During pregnancy there is so much going on in your body that it’s hard to keep track sometimes. But one thing you will notice very early on is a heightened sense of smell. For some women, this is what initially alerts them to the fact that they might be pregnant. Smells that once didn’t register can suddenly turn your stomach. The inside of the fridge, the dog’s bed, the fragrance that you loved and wore every day – you suddenly have bionic nasal passages and it can be overwhelming.
But it’s not just the overpowering smells that can worry you. Some concerns over the use of fragrance while pregnant have been raised over the years, prompting numerous studies and a vast array of results. Recent reports say that some heavier fragrances contain carriers called phthalates. There are a wide range of phthalates and some of these can be harmful. The long, complicated lists of ingredients on the box will rarely disclose every tiny detail and if you are not certain that phthalates are not included, then it’s best to avoid it, especially in the first three months.

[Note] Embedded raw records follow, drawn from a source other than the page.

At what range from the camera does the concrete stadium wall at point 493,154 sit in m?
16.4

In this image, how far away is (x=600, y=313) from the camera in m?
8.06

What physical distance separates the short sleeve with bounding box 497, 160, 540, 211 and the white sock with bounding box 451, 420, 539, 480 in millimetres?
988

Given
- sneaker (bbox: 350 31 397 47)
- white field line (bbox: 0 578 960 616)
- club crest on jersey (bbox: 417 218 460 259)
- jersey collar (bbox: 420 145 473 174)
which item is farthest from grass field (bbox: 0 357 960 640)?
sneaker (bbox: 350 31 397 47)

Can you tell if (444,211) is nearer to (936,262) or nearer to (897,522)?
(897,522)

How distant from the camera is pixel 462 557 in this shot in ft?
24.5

Another recent study by Professor Richard Sharpe, principal investigator at the Medical Research Council’s Human Sciences Unit, has proposed that there is a link between the development of the male foetus and perfume during the first 12 weeks of pregnancy. Research carried out on rats showed that the reproductive system of a male foetus could be damaged by some chemicals, including those found in many cosmetics. According to the study, male rats born to mothers who were exposed to perfume during the first 12 weeks of pregnancy were more apt to suffer from infertility or undescended testes. No human studies have been done yet, however more studies are being done into the possibility that chemicals in perfume may block androgen release, which is crucial for the development of the male fertility system.
So what can you do if you are addicted to smelling good? Here are three tried and tested options for looking after your unborn baby and smelling sweet at the same time:
Go organic. Because the perfume industry isn’t legally bound to list all the ingredients that go into their fragrances, they usually don’t. However, if you go the natural route then you can rest easy about the contents. Fragrances containing only natural plant-based ingredients can be found in health shops. Just chat to the owner about the ingredients first.
Wait until the second trimester before considering what perfumes and products to use, and if you are unsure about anything, ask. It’s safest to avoid any unnecessary products in the early stages.
Ask your doctor about essential oils. Although they are natural, some are not recommended for use during pregnancy, while others are perfectly safe. There is lots of information on the internet but to ensure you get it 100% right, ask an expert.